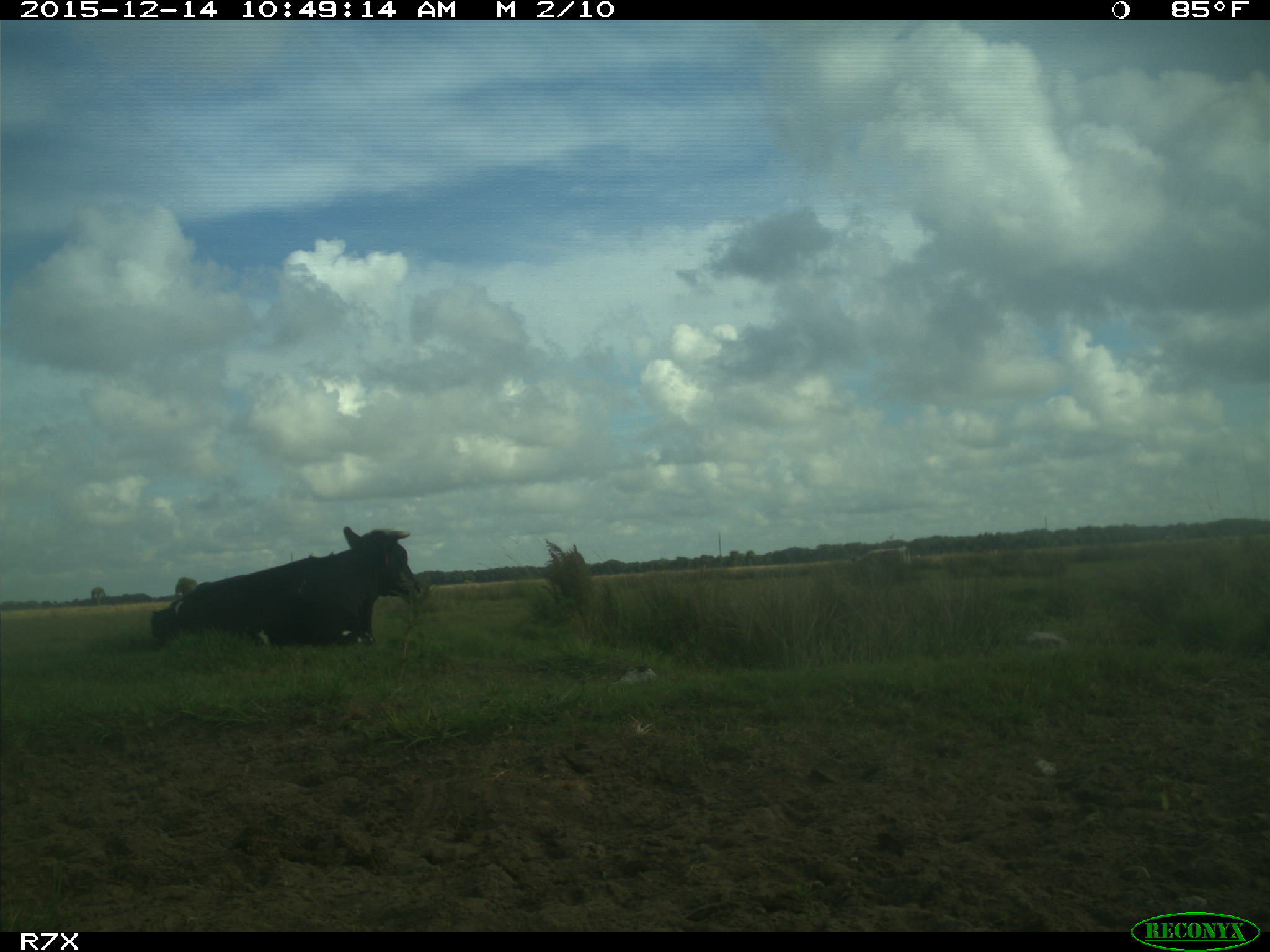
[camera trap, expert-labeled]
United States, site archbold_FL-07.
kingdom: Animalia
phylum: Chordata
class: Mammalia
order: Artiodactyla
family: Bovidae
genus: Bos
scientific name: Bos taurus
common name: domestic cow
Bos taurus (domestic cow).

· · · · · · ·

- _YOUR GOAL_: What you give back must match the entries exactly, apart from the omitted pictures.

- _EXERCISE SOLUTION_:
[camera trap, expert-labeled]
United States, site archbold_FL-07.
kingdom: Animalia
phylum: Chordata
class: Mammalia
order: Artiodactyla
family: Bovidae
genus: Bos
scientific name: Bos taurus
common name: domestic cow
Bos taurus (domestic cow).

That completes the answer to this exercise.